-- start of RECORD LIST --
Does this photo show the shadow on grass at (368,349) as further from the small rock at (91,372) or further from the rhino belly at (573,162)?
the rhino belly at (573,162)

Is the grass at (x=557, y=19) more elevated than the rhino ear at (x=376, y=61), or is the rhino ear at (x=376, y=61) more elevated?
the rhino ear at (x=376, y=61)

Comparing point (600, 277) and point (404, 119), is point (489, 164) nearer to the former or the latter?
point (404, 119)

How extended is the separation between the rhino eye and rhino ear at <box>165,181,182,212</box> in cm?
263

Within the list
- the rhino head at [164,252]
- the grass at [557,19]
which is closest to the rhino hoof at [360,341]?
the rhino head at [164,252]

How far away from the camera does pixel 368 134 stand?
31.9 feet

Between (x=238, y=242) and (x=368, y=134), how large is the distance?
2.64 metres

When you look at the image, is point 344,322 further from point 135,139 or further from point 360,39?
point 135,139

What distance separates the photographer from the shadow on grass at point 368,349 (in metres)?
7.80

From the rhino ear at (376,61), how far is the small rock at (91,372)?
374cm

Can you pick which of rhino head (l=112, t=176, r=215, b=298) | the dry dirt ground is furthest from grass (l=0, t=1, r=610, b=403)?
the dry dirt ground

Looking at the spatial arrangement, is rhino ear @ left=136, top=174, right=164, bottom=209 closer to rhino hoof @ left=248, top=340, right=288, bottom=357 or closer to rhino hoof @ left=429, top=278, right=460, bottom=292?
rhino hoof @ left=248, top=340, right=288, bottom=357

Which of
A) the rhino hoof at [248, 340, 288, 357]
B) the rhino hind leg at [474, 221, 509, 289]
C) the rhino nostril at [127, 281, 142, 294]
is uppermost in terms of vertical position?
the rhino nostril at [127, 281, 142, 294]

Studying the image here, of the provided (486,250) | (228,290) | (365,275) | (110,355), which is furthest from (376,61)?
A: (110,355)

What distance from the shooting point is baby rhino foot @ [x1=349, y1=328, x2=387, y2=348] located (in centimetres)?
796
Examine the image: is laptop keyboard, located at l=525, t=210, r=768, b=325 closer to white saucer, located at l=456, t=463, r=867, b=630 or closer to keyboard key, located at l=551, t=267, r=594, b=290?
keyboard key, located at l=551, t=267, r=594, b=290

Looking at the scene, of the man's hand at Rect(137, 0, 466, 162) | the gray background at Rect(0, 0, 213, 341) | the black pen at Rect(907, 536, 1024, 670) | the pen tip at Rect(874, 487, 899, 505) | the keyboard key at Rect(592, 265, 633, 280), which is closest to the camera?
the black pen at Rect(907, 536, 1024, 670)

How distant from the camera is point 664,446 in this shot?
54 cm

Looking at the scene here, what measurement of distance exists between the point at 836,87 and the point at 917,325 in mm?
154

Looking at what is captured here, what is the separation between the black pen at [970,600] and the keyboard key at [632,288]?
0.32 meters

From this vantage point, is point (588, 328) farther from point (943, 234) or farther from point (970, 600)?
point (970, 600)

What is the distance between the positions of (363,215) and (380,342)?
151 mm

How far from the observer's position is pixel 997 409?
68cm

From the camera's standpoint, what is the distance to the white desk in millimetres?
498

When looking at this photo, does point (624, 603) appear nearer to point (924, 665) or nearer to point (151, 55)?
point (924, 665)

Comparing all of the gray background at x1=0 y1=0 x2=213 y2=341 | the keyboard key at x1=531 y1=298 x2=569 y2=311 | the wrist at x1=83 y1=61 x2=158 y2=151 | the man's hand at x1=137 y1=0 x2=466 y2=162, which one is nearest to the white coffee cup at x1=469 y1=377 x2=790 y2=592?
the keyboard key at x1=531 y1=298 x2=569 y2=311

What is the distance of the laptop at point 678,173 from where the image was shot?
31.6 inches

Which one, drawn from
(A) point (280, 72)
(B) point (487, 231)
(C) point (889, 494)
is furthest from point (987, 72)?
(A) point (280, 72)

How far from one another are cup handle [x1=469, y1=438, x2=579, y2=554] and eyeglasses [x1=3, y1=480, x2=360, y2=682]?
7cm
-- end of RECORD LIST --
EXERCISE: Transcribe every entry exactly.

EXERCISE SOLUTION:
Does this photo show the shadow on grass at (368,349) as further from the small rock at (91,372) or further from the rhino belly at (573,162)?
the rhino belly at (573,162)

Is the grass at (x=557, y=19) more elevated than the rhino ear at (x=376, y=61), or is the rhino ear at (x=376, y=61) more elevated?
the rhino ear at (x=376, y=61)

Comparing point (600, 277) and point (404, 119), is point (489, 164) nearer to the former or the latter?
point (404, 119)

How extended is the separation between the rhino eye and rhino ear at <box>165,181,182,212</box> in cm?
263

Within the list
- the rhino head at [164,252]
- the grass at [557,19]
which is closest to the rhino hoof at [360,341]?
the rhino head at [164,252]

How far away from the camera does pixel 368 134 stand?
31.9 feet

Between (x=238, y=242) and (x=368, y=134), how large is the distance?
2.64 metres

When you look at the image, is point 344,322 further from point 135,139 or further from point 360,39?
point 135,139

What distance separates the photographer from the shadow on grass at point 368,349 (in metres)?
7.80

From the rhino ear at (376,61), how far is the small rock at (91,372)?
374cm

Can you pick which of rhino head (l=112, t=176, r=215, b=298) | the dry dirt ground is furthest from grass (l=0, t=1, r=610, b=403)?
the dry dirt ground

Looking at the spatial arrangement, is rhino ear @ left=136, top=174, right=164, bottom=209 closer to rhino hoof @ left=248, top=340, right=288, bottom=357 or closer to rhino hoof @ left=429, top=278, right=460, bottom=292?
rhino hoof @ left=248, top=340, right=288, bottom=357

Which of
A) the rhino hoof at [248, 340, 288, 357]
B) the rhino hind leg at [474, 221, 509, 289]
C) the rhino nostril at [127, 281, 142, 294]
is uppermost in terms of vertical position?
the rhino nostril at [127, 281, 142, 294]

Studying the image here, of the provided (486,250) | (228,290) | (365,275) | (110,355), which is furthest from (376,61)?
A: (110,355)

What distance from the shooting point is baby rhino foot @ [x1=349, y1=328, x2=387, y2=348] located (in centimetres)?
796
Examine the image: is laptop keyboard, located at l=525, t=210, r=768, b=325 closer to white saucer, located at l=456, t=463, r=867, b=630 or closer to keyboard key, located at l=551, t=267, r=594, b=290?
keyboard key, located at l=551, t=267, r=594, b=290

Looking at the scene, of the man's hand at Rect(137, 0, 466, 162) | the gray background at Rect(0, 0, 213, 341) | the black pen at Rect(907, 536, 1024, 670) | the pen tip at Rect(874, 487, 899, 505) | the keyboard key at Rect(592, 265, 633, 280), which is closest to the camera?
the black pen at Rect(907, 536, 1024, 670)

How distant from the camera is point 664,446 in this shot?
54 cm

Looking at the scene here, what measurement of distance exists between the point at 836,87 and the point at 917,325 in mm?
154

Looking at what is captured here, what is the separation between the black pen at [970,600] and the keyboard key at [632,288]?
0.32 meters

From this vantage point, is point (588, 328) farther from point (943, 234) or farther from point (970, 600)?
point (970, 600)

What is the distance between the positions of (363,215) and (380,342)?
151 mm

How far from the observer's position is pixel 997 409?
68cm

From the camera's standpoint, what is the distance to the white desk in millimetres?
498

When looking at this photo, does point (624, 603) appear nearer to point (924, 665) or nearer to point (151, 55)?
point (924, 665)

Comparing all of the gray background at x1=0 y1=0 x2=213 y2=341 | the keyboard key at x1=531 y1=298 x2=569 y2=311 | the wrist at x1=83 y1=61 x2=158 y2=151 | the man's hand at x1=137 y1=0 x2=466 y2=162, which one is nearest to the white coffee cup at x1=469 y1=377 x2=790 y2=592?
the keyboard key at x1=531 y1=298 x2=569 y2=311

What is the distance of the laptop at point 678,173 from where the image was shot?
31.6 inches

Which one, drawn from
(A) point (280, 72)
(B) point (487, 231)
(C) point (889, 494)
is furthest from point (987, 72)?
(A) point (280, 72)

How far from one another are cup handle [x1=469, y1=438, x2=579, y2=554] and eyeglasses [x1=3, y1=480, x2=360, y2=682]?
7cm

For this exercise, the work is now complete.